In a year defined by division, embracing a leaner budget, say $32 billion, might be what policymakers need to reset the table and finally reach a compromise.

State spending

The agreed-upon spending limit of $32.59 billion would cause the growth rate in state appropriations over the six fiscal years since COVID-19 to exceed the prior 13 fiscal years leading up to the pandemic. In effect, policymakers have more than doubled the speed at which state spending grows.

Specifically, spending $32.59 billion in fiscal year FY 2025–26 would represent a striking 34% increase in net General Fund appropriations since FY 2019–20, when spending totaled $24.41 billion. By contrast, state spending increased by 31% from FY 2006–07 to FY 2019–20.
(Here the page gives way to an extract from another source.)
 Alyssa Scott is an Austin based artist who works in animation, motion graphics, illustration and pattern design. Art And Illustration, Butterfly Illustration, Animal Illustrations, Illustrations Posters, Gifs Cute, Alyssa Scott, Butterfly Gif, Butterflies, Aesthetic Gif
Limiting spending to $32 billion in FY 2025–26 would result in a still-robust, yet more reasonable, post-COVID growth rate of 31%. After five years of accelerating spending growth, it is time to slow down and pump the brakes.

Health and human services and education account for more than 80% of net General Fund appropriations and are the driving force behind the runaway expenditures.

The growth in net General Fund appropriations for Medicaid over the last four years is particularly startling. Proposed Medicaid spending for FY 2025–26 for both chambers would mark an increase of more than 60% since FY 2021–22.

Education is the state’s largest expenditure category, comprising nearly 60% of all net General Fund appropriations. The lion’s share of education spending pays for salaries, benefits, and pensions for employees of the UNC System, North Carolina Community College System, and the Department of Public Instruction.

Both the House and Senate spending plans would increase total education spending by more than 32% compared with six years ago.

Closing thoughts

Both chambers’ budgets include unnecessary additions, such as $1.5 million in the Senate plan for microbudget film grants and $1.5 million in the House plan for the Winston-Salem Speedway. But the core challenge isn’t just pork or pet projects.

With a base budget that has ballooned to $31.33 billion since the pandemic, any meaningful reset will require a thorough reexamination of the baseline expenditures baked into the budget over the past several years.

The pork, economic development handouts, and nonprofit giveaways should be cut. Still, the math shows that nearly 85% of net General Fund appropriations are committed to Medicaid and to state employee salaries, benefits, and pensions.

It’s time to spend less and move forward with the 2025 biennial budget. Policymakers should reduce the FY 2025–26 budget to $32 billion, which would still mark a 31% increase since FY 2019–20. Doing so would make a compromise far easier.